SOURCE PASSAGE:
Thursday, May 17, 2007

Waiting

Waiting is not something that is easy for most people to do, or at least do it well. Waiting implies some degree of patience and humans have never been considered the most patient of creatures. And when it comes to waiting, humans have a vast array of different ways of dealing with waiting.

I was forced to dwell on this topic this past week as I had to experience waiting firsthand. And not just any waiting, but the "real serious kind of waiting" that many people wished they never had to experience. I spent an entire day this week waiting in the open heart surgery waiting room while my own father underwent open heart surgery.

Sitting there with my mother, my brother, my aunt and uncle, a cousin, and various others throughout the day, each one of them displayed very different ways of dealing with waiting. Specifically, this was waiting with nervousness, and part of their response to waiting is infused with anxiety to various levels.

The first example to note was my mother. As it was her husband of 49 years in surgery, her anxiety meter was pegged and so her waiting was a weird mixture of nervousness, frustration, stress, sleep deprivation, and her own sustained attempt to hold to her faith that God would deliver her through this. She mostly sat in one place. She was distracted and listened intently anytime the staff called out a family name. Her waiting was deliberate yet obviously difficult to maintain patience.

The next example that struck me was my uncle (my mother's only living brother). He could not sit still and often he had to stand and walk. He did not pace, he just walked from area to area and back, then sit down for a while. He was also quiet and did not talk as much as the rest of us. He normally is not one to be very talkative, but in his waiting, it seemed to me that he talked less than what I remembered of him. His waiting was a suspenseful meandering kind of waiting.

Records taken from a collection
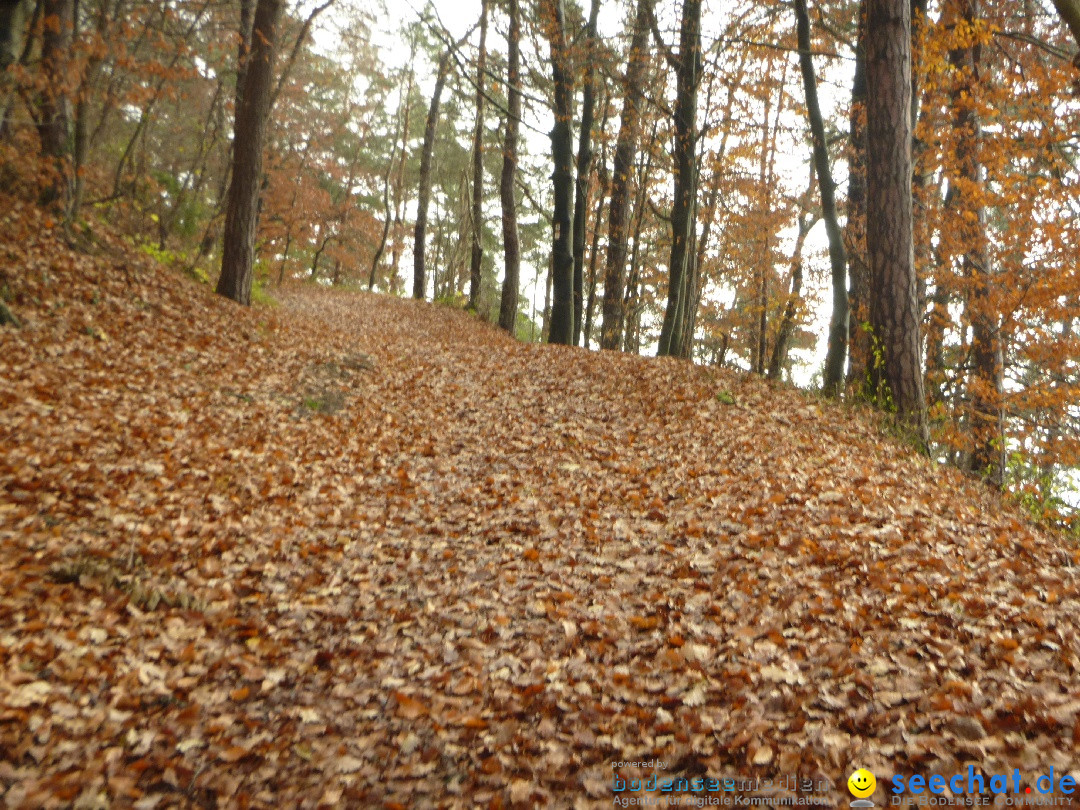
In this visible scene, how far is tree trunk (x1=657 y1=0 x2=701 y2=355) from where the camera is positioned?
1302 centimetres

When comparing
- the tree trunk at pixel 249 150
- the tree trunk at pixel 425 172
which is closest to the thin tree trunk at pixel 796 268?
the tree trunk at pixel 425 172

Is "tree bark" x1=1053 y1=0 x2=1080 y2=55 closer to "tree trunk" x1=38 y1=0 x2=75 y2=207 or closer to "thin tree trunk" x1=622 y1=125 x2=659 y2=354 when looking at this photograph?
"thin tree trunk" x1=622 y1=125 x2=659 y2=354

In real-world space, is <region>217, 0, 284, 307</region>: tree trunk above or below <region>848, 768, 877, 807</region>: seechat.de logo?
above

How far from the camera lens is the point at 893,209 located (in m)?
9.04

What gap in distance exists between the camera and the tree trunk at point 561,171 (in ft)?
46.7

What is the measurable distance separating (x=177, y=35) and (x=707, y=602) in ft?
43.5

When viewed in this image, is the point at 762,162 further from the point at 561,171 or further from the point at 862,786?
the point at 862,786

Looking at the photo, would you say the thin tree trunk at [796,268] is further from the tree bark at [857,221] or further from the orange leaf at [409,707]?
the orange leaf at [409,707]

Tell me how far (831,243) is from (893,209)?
5.01 feet

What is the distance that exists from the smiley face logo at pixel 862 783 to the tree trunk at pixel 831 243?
801cm

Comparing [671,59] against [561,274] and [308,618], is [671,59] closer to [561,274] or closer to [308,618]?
[561,274]

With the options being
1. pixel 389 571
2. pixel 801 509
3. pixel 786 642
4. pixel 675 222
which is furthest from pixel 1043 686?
pixel 675 222

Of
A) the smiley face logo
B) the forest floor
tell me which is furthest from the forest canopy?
the smiley face logo

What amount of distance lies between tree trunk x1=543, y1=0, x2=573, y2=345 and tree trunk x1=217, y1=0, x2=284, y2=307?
5270 mm
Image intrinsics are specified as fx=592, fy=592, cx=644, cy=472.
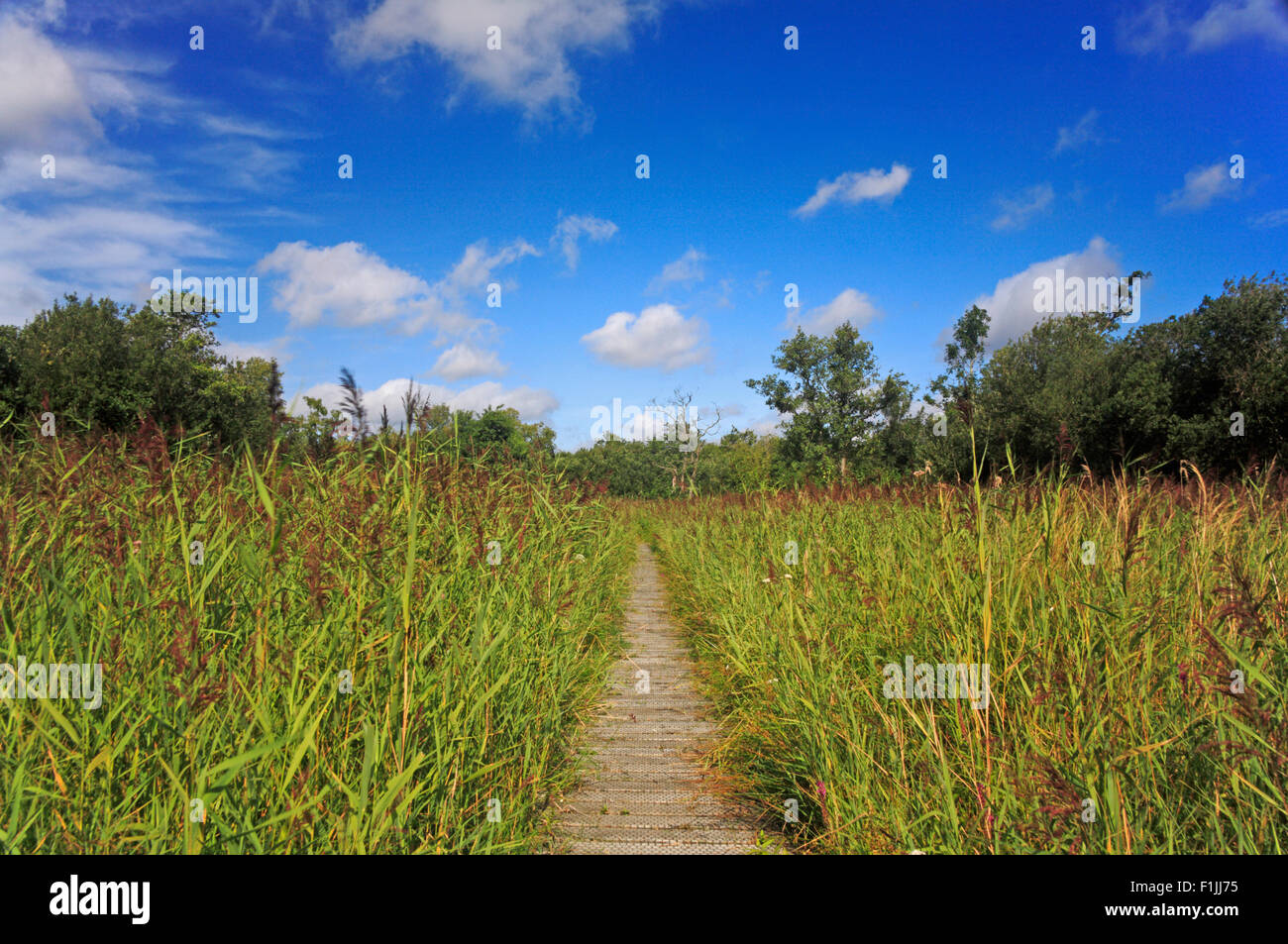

TASKS FOR THIS EXERCISE:
[1] List every family member the writer of the essay on waiting names as sitting with them in the waiting room.
[2] Rewrite everything in the essay on waiting from "Waiting is not" down to "open heart surgery.", replacing "humans" with "human beings".
None of the data is needed for what comes next.

SOLVED TASKS:
[1] Mother, brother, aunt, uncle, cousin

[2]
Waiting is not something that is easy for most people to do, or at least do it well. Waiting implies some degree of patience and human beings have never been considered the most patient of creatures. And when it comes to waiting, human beings have a vast array of different ways of dealing with waiting.

I was forced to dwell on this topic this past week as I had to experience waiting firsthand. And not just any waiting, but the "real serious kind of waiting" that many people wished they never had to experience. I spent an entire day this week waiting in the open heart surgery waiting room while my own father underwent open heart surgery.